This article was published as “Splitting the Unsplittable” on April 30, 2025.
FALSE EQUITY
“Hey, Jack! What about rounding up The Prince’s character?”
“What do you mean, Pere?”
“To be accepted as a novel’s character, he must have some good features, or his other features must have a good perspective.”
“You think so?”
“Yes, I do! Look at the movies in vogue! To be credible, a DEA detective, for example, must be a closet drug addict and must be in a toxic relationship with a vicious, dominant woman! When inspected closely, a lovely family must be a tarantula's nest. Symmetrically, I guess, monsters must have a good side, and sad personal histories explaining why they turned bad for good reason…Then, when you end seeing the film, you admire the producers and directors, recognizing they have been fair, they have pictured the bad side of good people and the good side of bad people..”
“You mean that we are all morally equal? Mean people are good and good people mean? Do you think reality is like that, Pere?”
Pere reflected for a while.
“Well, maybe not. I have to think. But, in any case, readers and viewers think that you, the author of the novel or the script, are fair, well-balanced, mature…”
“What do you think, Nicco?” asked Jack.
Nicco was watching Raven, the cat, who, pretending to sleep on Lauren’s lap, ignored him Olympically.
Nicco reacted and started talking.
GOOD, BAD, OR EVIL
“I was thinking of that, precisely. I think we have the same potential to be good, bad, or evil. That, however, doesn’t mean that we end life being equally good, bad, or evil on average, differentiated only by the particular ways in which we express each of these…can we say, substances?”

* **Collected data entries**:
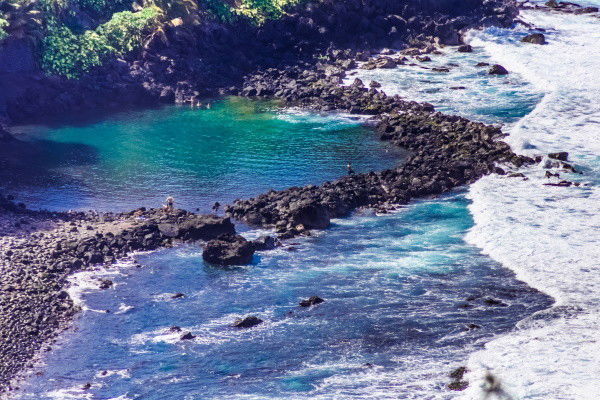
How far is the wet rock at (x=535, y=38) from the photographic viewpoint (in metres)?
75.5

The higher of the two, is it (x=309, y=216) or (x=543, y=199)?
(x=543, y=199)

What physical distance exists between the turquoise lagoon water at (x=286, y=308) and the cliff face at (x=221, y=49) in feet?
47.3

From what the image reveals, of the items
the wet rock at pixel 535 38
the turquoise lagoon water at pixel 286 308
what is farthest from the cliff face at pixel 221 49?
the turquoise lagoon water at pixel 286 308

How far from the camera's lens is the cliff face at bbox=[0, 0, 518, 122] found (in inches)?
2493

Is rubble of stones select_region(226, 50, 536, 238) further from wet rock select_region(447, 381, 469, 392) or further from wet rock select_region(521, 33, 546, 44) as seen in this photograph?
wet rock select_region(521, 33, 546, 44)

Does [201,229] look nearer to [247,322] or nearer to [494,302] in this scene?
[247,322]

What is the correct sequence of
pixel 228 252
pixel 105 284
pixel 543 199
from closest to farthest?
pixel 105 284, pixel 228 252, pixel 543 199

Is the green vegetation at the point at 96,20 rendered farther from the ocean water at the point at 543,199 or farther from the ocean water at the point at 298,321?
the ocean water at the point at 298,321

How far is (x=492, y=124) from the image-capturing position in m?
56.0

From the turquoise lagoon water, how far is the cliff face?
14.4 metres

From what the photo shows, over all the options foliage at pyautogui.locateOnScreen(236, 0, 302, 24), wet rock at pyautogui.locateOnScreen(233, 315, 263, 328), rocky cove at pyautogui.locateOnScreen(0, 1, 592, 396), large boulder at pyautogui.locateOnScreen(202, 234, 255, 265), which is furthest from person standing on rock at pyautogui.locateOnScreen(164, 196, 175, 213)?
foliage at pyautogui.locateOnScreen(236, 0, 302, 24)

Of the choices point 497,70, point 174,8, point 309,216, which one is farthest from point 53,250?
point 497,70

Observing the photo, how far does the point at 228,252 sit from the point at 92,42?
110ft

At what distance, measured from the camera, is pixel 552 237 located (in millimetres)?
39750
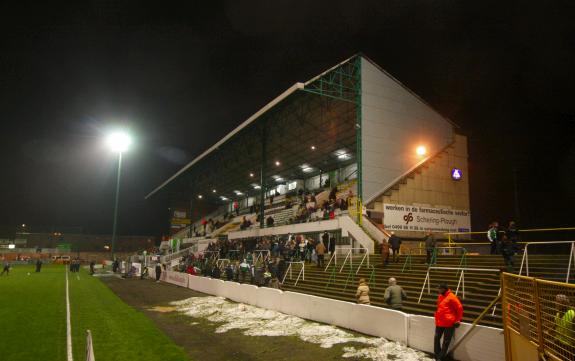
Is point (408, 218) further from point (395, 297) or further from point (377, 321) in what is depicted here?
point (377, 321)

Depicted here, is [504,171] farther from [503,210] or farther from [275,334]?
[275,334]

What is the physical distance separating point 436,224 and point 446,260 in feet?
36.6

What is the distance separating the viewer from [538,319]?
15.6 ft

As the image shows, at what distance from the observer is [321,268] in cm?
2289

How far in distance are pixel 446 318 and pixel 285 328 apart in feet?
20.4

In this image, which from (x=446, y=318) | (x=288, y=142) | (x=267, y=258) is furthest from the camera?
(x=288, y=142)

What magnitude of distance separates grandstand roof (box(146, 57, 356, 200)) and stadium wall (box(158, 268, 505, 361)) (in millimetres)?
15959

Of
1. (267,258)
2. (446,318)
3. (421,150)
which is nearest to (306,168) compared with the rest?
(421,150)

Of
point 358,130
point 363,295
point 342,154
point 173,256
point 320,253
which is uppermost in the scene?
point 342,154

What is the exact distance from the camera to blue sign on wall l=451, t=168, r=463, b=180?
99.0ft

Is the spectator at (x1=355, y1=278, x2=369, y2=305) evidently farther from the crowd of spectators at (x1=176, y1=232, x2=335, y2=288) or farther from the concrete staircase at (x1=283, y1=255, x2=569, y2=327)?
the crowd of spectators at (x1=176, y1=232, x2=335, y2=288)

* **Task item A**: Translate this sentence from the dialogue about good and bad characters into Spanish: "To be accepted as a novel's character, he must have some good features, or his other features must have a good perspective."
* **Task item B**: Proceed with the dialogue about good and bad characters, picking up right after its final line.

* **Exercise response A**: Para ser aceptado como personaje de una novela, debe tener algunos rasgos buenos, o sus otros rasgos deben tener una buena perspectiva.

* **Exercise response B**:
Many philosophers and scientists believe that we are driven by certain specific instincts, exclusively, like Freud (sex), money (Marx and some market theoreticians), and the will to power (Nietzsche). According to them, we are slaves to these drives and, ultimately, we are commanded by them. However, there are others who believe in free will, the ability to decide our path in life, given our instincts. As the famous psychiatrist Alfred Adler put it,
In real life we always find a confirmation of the melody of the total self, of the personality, with its thousandfold ramifications. If we believe that the foundation, the ultimate basis of everything has been found in character traits, drives or reflexes, the self is likely to be overlooked. Authors who emphasize a part of the whole are likely to attribute to this part all the aptitudes and observations pertaining to the self, the individual. They show “something” which is endowed with prudence, determination, volition, and creative power without knowing that they are actually describing the self, rather than drives, character traits, or reflexes.[i]
“We make these decisions every day, but there is one of them that may be taken gradually which defines our attitude to life. Adler (the father of the concept of the inferiority complex) started his rebellion against Freud, postulating that if there were to be a primary drive, this would be the will to power, not sex. Then he said that we are born feeling inferior because at that age we are inferior. We would die without the attention and help from the community around us. Not only that, this dependence remains throughout our entire lives. No man is an island. Therefore, in our infancy, and throughout life, we must find a way to integrate into society. There are two ways at the extremes: the way of seduction (you learn to be pleasant, to collaborate with your peers in the attainment of the collective side of life, through matrimony and civic virtues), or you become spoiled brats, who can relate to others only through harsh commands and tantrums aimed at attaining their personal aims. The extreme form of this path leads to psychopathy through narcissism.
“That fundamental decision dyes the entire personality. It normally becomes more marked with age. Adler said that the first kind of adjustment to communal life led to the positive side of life, and the second to the negative one. So, psychologically, it’s difficult to believe that good instincts coexist with bad ones in an evil personality. But also, we can find that the bad side taints any apparently good aspects of an authoritarian personality. In fact, it is impossible to split the good from the bad. Evil takes over ther entire personality.”
“We can inspect this aspect after reading a New York Times’ article written by David Brooks. To understand what Brook says it is necessary to quote him extensively.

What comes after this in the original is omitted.